2022, Sweaty Eyeballs Jury Citation
CREW
director
Stephanie J Williams
@steph.j.williams
Stephanie J. Williams is a tinkerer and doodler. Her work primarily navigates hierarchies of taste, unpacking how “official” histories are constructed in order to understand social coding. She received an MFA in Sculpture from RISD, has shown in Fictions, part of the Studio Museum in Harlem’s F-Shows exhibition series, as well as with Washington Project for the Arts, Rutgers University, |’sindikit |, Tephra ICA and the Walters Museum as a Sondheim Finalist. She has held recent residencies with Sculpture Space, Williams College and the Corporation of Yaddo. Her current projects include, Hospes, a puppet stop motion about the body as a political object supported by Saul Zaentz Innovation Fund and a DC Arts and Humanities Fellowship, and The Expectation of the Observed, a stop motion commission about unrecognized labor for Stone Quarry Art Park in Cazenovia, NY. She currently teaches stop motion as full time faculty at Maryland Institute College of Art.
sound designer
Andrew Paul Keiper
@shudderingnoisemachine
Andrew Paul Keiper (he/they) is an artist and educator based in Baltimore, Maryland. Working in sound, image and installation, Andrew's work dances across the boundaries of sound art, experimental music and sound design. Field recordings, drones, drumming and sound designed evocations of places remote in time and place commingle in Andrew’s work, inviting the audience to listen in ways they may not be accustomed to listening.
Andrew received his BFA in painting from the Mason Gross School of the Arts in 2002 and his MFA in Photographic and Electronic Media from MICA in 2016. He has exhibited nationally, including in Baltimore, New York City, Philadelphia, New Jersey and Washington DC. In 2016 and 2019 Andrew was a Sondheim Prize semi-finalist, and in 2016 won a Rubys Artist Grant. Andrew has exhibited at museums and galleries including SECCA, the Baltimore War Memorial, Ethan Cohen Gallery’s KuBe, apexart, at ArtYard, Florida State University’s Museum of Fine Arts and Maryland Art Place. Andrew teaches sound design and thesis at the Maryland Institute College of Art.
colorist
Jeffrey Chance
@jchancethecolorist
Jeffrey Chance is a filmmaker, colorist and video artist. Though specializing as a Post Production Editor and Colorist, Chance frequently finds himself on sets as both Camera Operator, Cinematographer and the occasional Director.
Chance currently works as a Colorist at Irving Harvey in Manhattan, NYC.
He is extremely addicted to seltzer, and can frequently be found downing a gallon of San Pellegrino.
rig fabrication
Glen Smakula
@armaturehour
Glen Smakula is an interdisciplinary artist working primarily through animation, sculpture, and performance.

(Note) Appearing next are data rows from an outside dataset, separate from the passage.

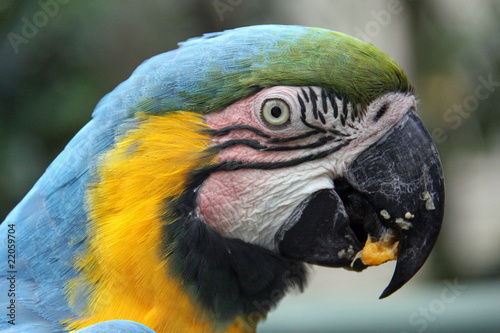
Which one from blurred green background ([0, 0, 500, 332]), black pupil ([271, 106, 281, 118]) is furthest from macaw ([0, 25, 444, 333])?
blurred green background ([0, 0, 500, 332])

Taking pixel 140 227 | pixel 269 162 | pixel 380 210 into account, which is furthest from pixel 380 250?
pixel 140 227

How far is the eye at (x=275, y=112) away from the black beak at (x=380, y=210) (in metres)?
0.28

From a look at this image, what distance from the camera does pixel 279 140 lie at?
1828mm

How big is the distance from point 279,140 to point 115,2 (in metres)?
2.79

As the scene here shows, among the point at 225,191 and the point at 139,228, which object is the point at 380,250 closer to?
the point at 225,191

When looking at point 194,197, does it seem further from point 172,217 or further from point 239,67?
point 239,67

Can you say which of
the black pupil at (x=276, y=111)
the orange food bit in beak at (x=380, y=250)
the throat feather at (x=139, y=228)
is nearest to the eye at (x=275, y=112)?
the black pupil at (x=276, y=111)

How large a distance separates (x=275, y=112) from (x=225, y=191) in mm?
320

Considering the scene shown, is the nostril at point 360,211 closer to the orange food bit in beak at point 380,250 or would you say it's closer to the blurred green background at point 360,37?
the orange food bit in beak at point 380,250

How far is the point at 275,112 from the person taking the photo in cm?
181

Hailing from Elkins, West Virginia, he was raised on a steady diet of homemade bread, old-time music, and eavesdropping on neighbors in place of television. His work explores corridors, intersections, and awkward collisions of storytelling, mobility, physicality, environmentalism, and chaos. He currently resides in Portland Oregon, working on highly guarded stop-motion armature secrets at LAIKA Studios, and roller skating in the parking lot.